Search code examples
pythonxmlelementtree

How To conserve XML declaration from read file using xml.etree.ElementTree


I am reading an xml file, adding some tags and writing it.

The file i read have <?xml version="1.0" encoding="UTF-8" standalone="yes"?> my output only has <?xml version="1.0" ?>

I use the following Code

import os
from xml.dom import minidom
import xml.etree.ElementTree as ET

    tree = ET.parse(xml_file)
    root = tree.getroot()
    access = ""

    # ... (rest of the processing logic)

    # Write to a temporary string to control indentation
    rough_string = ET.tostring(root, 'utf-8')
    reparsed = minidom.parseString(rough_string)

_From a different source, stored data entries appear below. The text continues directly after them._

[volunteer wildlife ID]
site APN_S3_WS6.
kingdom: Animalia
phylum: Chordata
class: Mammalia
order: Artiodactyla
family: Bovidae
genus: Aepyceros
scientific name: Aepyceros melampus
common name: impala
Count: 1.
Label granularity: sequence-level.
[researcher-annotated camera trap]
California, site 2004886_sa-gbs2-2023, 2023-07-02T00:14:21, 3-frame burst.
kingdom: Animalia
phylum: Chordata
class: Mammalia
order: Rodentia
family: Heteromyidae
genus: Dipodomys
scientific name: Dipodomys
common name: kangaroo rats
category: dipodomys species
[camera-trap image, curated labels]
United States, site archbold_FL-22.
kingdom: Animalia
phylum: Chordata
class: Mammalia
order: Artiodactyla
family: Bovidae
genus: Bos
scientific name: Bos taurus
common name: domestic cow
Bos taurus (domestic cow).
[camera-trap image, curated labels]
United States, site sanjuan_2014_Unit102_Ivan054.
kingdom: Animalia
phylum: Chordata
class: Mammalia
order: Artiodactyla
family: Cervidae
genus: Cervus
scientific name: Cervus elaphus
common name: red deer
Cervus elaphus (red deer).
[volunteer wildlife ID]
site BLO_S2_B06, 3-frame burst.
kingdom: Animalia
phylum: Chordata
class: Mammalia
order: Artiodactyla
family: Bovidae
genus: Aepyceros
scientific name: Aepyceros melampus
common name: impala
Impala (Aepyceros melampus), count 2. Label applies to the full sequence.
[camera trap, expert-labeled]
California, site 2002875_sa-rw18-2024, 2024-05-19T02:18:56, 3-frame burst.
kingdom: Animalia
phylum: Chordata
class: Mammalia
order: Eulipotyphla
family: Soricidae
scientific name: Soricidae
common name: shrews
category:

    # Write the formatted XML to the original file without empty lines and version information
    with open(xml_file, 'w', encoding='utf-8') as f:
        for line in reparsed.toprettyxml(indent="  ").splitlines():
            if line.strip():
                f.write(line + '\n')

How can i preserve the XML declaration from my original document?

Edit:

I solved it by manually adding the line

    with open(xml_file, 'w', encoding='utf-8') as f:
        custom_line = '<?xml version="1.0" encoding="UTF-8"  standalone="yes"?>'
        f.write(custom_line + '\n')
        for line in reparsed.toprettyxml(indent="  ").splitlines():
            if line.strip() and not line.startswith('<?xml'):
                f.write(line + '\n')

Solution

  • I solved it by adding this lines

    with open(xml_file, 'w', encoding='utf-8') as f:
        custom_line = '<?xml version="1.0" encoding="UTF-8"  standalone="yes"?>'
        f.write(custom_line + '\n')
        for line in reparsed.toprettyxml(indent="  ").splitlines():
            if line.strip() and not line.startswith('<?xml'):
                f.write(line + '\n')